*Text*:
==*==

UO Geog alum Dr. Easther Chigamura to give talk on Thursday, Aug 4th
Easther Chigamura is back in town, visiting from the University of Zimbabwe. She will be giving a talk entitled Consuming Urban Poverty: Twists and Turns in Zimbabwe’s Urban Food System and Food Security: A case of Epworth, Thursday Aug. 3, 12:00-1:00PM, Condon Hall 260. Come join us in welcoming her back!
Easther is also available for individual appointments on Aug 3, from 9AM to noon. Contact email@example.com for scheduling.
Africa is considered the fastest urbanising continent in the world, however, rapid urbanisation is not going hand-in-hand with economic growth and increased well-being (Van Vark, 2013). Policy-makers and international institutions, such as the United Nations and the World Bank, recognise the problems resulting from urbanisation in African mega-cities, and frame cities as overpopulated, chaotic and as representing a failed urbanism full of poverty, disease and slums (Auclair 2005, McLees 2012). Despite this recognition of ‘failed urbanism’ and that even more poor people are living in African cities, development intervention and government policies continue to be biased toward rural localities.
The ESRC/DFID –funded Governing Food Systems in African Secondary Cities project, commonly referred to as the Consuming Urban Poverty Project (CUPP) focuses on the dynamics of poverty in Africa’s secondary cities in order to provide information and insights which can address poverty reduction. The project argues that poverty cannot be understood or addressed by focusing on poor individuals or households alone. Rather it needs to be understood as having many intersecting drivers operating at a range of scales, from the individual, to the neighborhood, to the city and beyond. The project therefore sought to understand the dynamic connections between poverty, governance and urban poverty. It positioned food as a powerful lens to understand these connections, by embracing Carolyn Steel’s assertion that “in order to understand cities properly, we need to look at them through food”. Therefore the central question for the project was “what does the urban food system in three secondary cities in Africa (Kitwe, Zambia; Kisimu, Kenya; and Epworth, Zimbabwe) reveal about the dynamics of urban poverty and its governance?”

==*==

*Exercise data*:
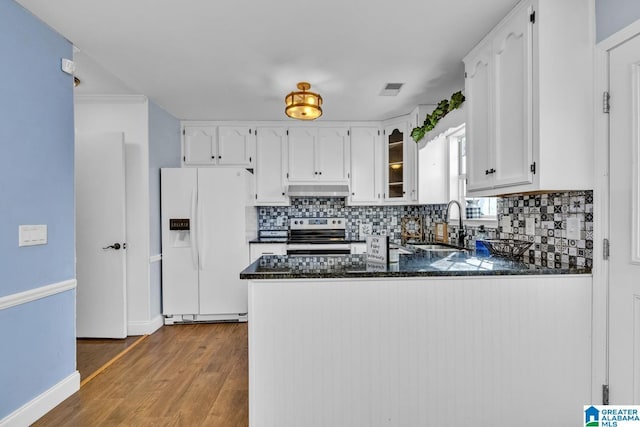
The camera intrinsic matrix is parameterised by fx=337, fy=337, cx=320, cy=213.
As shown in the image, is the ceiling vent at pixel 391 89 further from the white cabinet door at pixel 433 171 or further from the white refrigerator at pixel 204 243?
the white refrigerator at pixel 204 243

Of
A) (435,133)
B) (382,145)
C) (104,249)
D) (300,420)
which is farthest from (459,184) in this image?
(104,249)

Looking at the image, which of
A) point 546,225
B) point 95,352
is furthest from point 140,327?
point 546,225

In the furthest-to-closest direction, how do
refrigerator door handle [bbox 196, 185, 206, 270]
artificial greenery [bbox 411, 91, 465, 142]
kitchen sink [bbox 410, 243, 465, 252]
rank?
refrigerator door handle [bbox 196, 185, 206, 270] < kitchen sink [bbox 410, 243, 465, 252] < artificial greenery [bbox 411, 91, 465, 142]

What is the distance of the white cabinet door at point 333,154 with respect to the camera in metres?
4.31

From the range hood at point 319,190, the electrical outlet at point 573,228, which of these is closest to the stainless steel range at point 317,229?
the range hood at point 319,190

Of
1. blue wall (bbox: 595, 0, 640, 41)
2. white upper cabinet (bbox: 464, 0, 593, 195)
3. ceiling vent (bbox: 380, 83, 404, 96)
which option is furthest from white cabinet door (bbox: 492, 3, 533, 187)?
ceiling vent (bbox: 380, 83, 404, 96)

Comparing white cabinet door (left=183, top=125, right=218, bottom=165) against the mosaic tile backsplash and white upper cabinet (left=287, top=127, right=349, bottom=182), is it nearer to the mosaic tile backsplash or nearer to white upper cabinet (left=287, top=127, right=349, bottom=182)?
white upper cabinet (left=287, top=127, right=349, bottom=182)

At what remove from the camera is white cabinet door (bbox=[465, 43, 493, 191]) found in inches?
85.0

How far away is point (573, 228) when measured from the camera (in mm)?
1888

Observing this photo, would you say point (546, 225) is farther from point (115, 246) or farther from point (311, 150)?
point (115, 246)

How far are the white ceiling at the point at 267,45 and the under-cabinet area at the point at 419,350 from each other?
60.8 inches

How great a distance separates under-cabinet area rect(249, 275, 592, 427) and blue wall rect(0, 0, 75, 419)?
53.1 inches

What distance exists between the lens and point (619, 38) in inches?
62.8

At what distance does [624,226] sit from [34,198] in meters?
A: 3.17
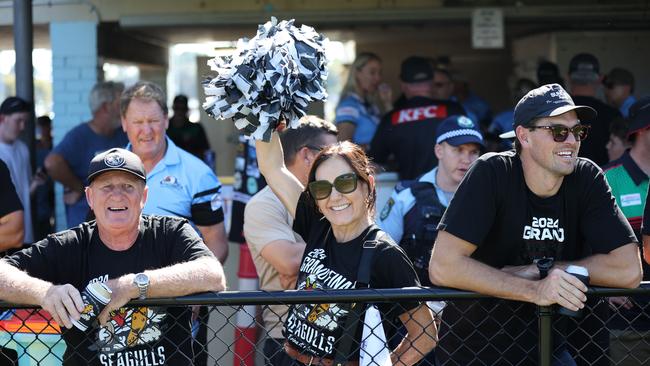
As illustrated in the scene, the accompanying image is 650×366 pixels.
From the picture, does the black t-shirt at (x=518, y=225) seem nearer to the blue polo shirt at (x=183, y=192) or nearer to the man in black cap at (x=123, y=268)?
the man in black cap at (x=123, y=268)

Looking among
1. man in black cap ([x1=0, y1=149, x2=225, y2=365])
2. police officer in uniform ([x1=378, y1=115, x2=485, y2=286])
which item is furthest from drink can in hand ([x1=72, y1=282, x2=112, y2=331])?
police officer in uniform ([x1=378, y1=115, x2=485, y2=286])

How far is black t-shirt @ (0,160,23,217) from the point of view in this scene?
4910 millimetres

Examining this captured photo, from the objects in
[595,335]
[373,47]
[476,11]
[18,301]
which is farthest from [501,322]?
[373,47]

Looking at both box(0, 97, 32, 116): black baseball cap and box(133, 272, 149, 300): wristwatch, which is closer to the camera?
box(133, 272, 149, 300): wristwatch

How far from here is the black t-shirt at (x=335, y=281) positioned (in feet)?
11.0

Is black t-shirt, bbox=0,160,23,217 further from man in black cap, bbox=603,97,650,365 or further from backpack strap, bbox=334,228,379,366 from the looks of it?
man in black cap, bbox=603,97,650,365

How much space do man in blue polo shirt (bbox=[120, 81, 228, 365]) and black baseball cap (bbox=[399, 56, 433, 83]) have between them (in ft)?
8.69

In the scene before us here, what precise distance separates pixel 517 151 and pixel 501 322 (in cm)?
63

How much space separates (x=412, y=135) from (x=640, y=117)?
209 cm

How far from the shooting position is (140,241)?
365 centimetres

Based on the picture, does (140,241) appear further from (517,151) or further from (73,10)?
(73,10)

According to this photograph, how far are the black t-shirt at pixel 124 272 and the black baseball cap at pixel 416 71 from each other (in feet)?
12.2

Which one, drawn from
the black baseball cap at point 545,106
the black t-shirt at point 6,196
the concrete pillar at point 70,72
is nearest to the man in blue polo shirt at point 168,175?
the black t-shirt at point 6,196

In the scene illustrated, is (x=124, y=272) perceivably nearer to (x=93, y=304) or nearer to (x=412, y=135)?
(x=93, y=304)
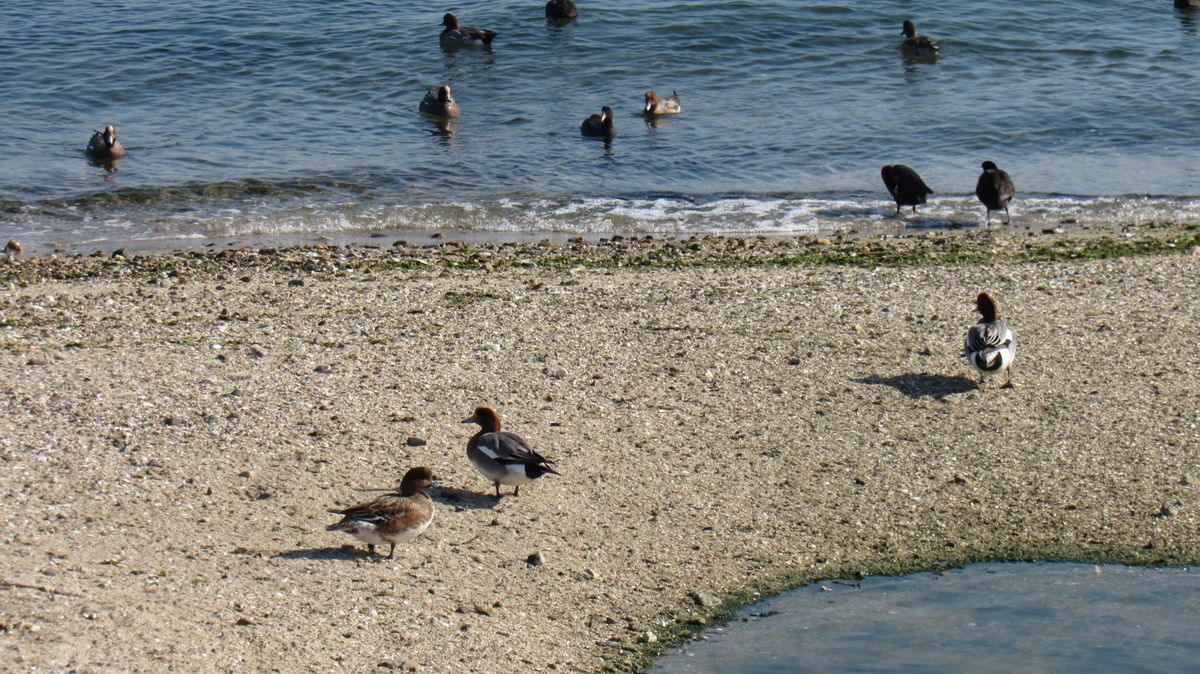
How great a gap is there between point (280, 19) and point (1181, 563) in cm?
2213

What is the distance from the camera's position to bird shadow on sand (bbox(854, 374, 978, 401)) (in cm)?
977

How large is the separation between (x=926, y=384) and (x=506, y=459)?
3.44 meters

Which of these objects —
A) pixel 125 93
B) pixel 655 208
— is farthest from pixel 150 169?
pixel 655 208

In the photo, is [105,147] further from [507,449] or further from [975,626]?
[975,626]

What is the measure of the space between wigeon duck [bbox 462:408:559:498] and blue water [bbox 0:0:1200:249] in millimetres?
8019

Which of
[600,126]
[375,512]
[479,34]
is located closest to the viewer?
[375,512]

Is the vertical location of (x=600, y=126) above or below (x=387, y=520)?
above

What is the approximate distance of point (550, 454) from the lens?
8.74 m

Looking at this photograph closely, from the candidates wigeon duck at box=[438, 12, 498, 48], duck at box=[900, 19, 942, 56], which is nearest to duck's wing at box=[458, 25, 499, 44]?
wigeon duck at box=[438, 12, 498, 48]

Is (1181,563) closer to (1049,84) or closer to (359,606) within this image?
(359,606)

==*==

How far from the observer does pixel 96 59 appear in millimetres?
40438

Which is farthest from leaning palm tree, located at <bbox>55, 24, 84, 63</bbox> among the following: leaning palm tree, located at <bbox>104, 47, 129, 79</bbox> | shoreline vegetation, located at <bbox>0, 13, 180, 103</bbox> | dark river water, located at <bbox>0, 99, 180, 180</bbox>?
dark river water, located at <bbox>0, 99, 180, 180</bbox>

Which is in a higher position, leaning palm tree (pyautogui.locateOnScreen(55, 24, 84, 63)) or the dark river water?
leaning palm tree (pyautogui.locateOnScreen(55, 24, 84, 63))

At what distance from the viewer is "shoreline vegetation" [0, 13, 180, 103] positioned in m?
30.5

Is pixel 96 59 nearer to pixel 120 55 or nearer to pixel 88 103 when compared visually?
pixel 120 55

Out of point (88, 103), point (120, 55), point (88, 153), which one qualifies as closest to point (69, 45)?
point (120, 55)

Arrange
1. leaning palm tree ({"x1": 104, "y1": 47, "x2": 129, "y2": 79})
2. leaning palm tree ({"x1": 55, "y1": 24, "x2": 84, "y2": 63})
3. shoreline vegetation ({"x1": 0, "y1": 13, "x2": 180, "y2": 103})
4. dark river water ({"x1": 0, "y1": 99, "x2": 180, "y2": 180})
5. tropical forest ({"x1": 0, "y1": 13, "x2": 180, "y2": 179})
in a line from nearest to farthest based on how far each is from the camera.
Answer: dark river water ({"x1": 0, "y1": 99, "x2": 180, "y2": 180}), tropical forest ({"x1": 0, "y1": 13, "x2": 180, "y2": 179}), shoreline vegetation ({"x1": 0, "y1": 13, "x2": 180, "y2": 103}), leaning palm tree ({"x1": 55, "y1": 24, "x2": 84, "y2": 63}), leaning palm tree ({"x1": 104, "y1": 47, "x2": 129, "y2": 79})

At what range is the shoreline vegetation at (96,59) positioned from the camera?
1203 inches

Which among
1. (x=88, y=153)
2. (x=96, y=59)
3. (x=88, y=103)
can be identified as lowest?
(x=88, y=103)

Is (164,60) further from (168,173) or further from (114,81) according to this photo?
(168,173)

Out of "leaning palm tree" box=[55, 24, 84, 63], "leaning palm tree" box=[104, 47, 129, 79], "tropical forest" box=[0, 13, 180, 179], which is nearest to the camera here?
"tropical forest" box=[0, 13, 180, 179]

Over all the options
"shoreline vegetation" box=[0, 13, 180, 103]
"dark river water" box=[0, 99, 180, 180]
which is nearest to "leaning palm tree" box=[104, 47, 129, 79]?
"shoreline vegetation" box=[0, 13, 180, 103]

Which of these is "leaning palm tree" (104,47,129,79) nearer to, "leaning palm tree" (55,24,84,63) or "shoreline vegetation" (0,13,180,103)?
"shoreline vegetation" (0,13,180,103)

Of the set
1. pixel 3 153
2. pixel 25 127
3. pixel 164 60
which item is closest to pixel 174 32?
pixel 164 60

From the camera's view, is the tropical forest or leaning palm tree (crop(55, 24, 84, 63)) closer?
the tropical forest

==*==

*Actions to take*:
a – According to the talk announcement, which three secondary cities does the project's central question name?
b – Rewrite the paragraph of the talk announcement that begins "Africa is considered the fastest urbanising continent" as a short bulleted list that keeps its main facts.
c – Continue the talk announcement about Dr. Chigamura's research from the point where it stops.
The items are separate material and have no connection to the talk announcement.

*Numbered answers*:
a – Kitwe, Zambia; Kisimu, Kenya; and Epworth, Zimbabwe.

b –
- Africa is considered the fastest urbanizing continent, but rapid urbanization is not matched by economic growth and increased well-being (Van Vark, 2013).
- Policy-makers and international institutions such as the United Nations and the World Bank recognize the problems of urbanization in African mega-cities. They frame these cities as overpopulated, chaotic, and a failed urbanism full of poverty, disease and slums (Auclair 2005, McLees 2012).
- Even more poor people are living in African cities, yet development intervention and government policies remain biased toward rural localities.

c –
This seminar focuses on key empirical findings from the project, which include a reverse value chain analysis of five key food products, spatial mapping of the formal and informal food retail environment, and in-depth household interviews to determine food systems and experiences of food insecurity in Epworth, Zimbabwe. This research coincided with the ‘twists and turns’ in economic policy instruments set by the government of Zimbabwe (GoZ), which led to food-related protests and civil unrest across most urban localities. Civil unrest primarily centred on food and access thereof and was mostly visible in secondary cities like Epworth that have high prevalence of poverty and food poverty. The ‘timely’ coincidence of collecting data during such a period in which the GoZ introduced economic instruments that adversely affected the urban food system and household food security, reinforced the positioning that food is a critical entry point for understanding urban poverty, particularly in secondary cities and in shaping a new urban agenda and policy for Zimbabwe.